Results: 5835 total NGF samples from 535 subjects were included in the PKPD analysis dataset. The TMDD model adequately fitted the observed total NGF concentrations. Statistically significant covariates included in the final model were ADA status, baseline total NGF concentration and disease type on baseline free NGF parameter and ADA status on the first-order elimination rate constant of the complex. The model predicted mean free NGF suppression (% inhibition from baseline) at steady state ranged between 15% to 21% following IV administration of 20 to 80 mg (Q4W), respectively and between 28% to 34% following SC administration of 75 to 150 mg Q4W, respectively. There was a large difference in the NGF inhibition between ADA positive and ADA negative participants (e.g. 13% vs 55% at IV 80 mg Q4W), primarily accounted for by the lower PK exposure associated with ADA formation. There was no clear impact of ADA identified on efficacy and safety.

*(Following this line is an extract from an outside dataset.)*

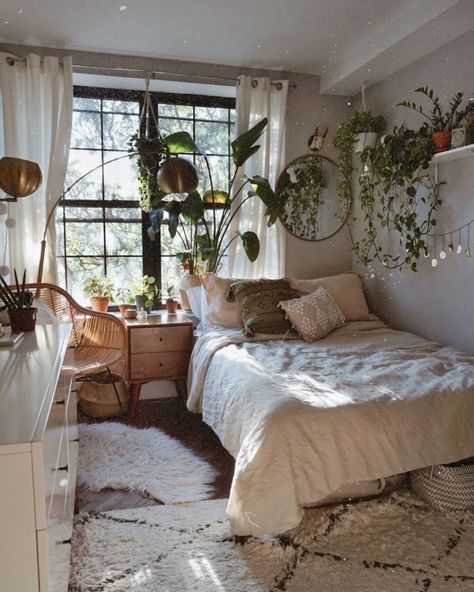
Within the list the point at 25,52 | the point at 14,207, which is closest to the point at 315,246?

Conclusions: The TMDD model adequately described the observed effect of MEDI7352 on the total NGF concentrations following IV and SC MEDI7352 treatment. The PKPD model was utilized to predict free NGF suppression and supported dose selection.

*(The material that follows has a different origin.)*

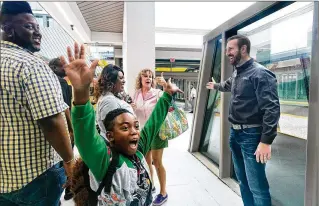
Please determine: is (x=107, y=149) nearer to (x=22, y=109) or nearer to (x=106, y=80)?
(x=22, y=109)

Citations: [1] Clarke, J. Going for gold to improve anti-NGF therapy in OA. Nat Rev Rheumatol 17, 508 (2021). https://doi.org/10.1038/s41584-021-00670-7 [2] Miller RE, Block JA, Malfait AM. What is new in pain modification in osteoarthritis? Rheumatology (Oxford). 2018 May 1;57(suppl_4):iv99-iv107. doi: 10.1093/rheumatology/kex522. PMID: 29361112; PMCID: PMC5905627.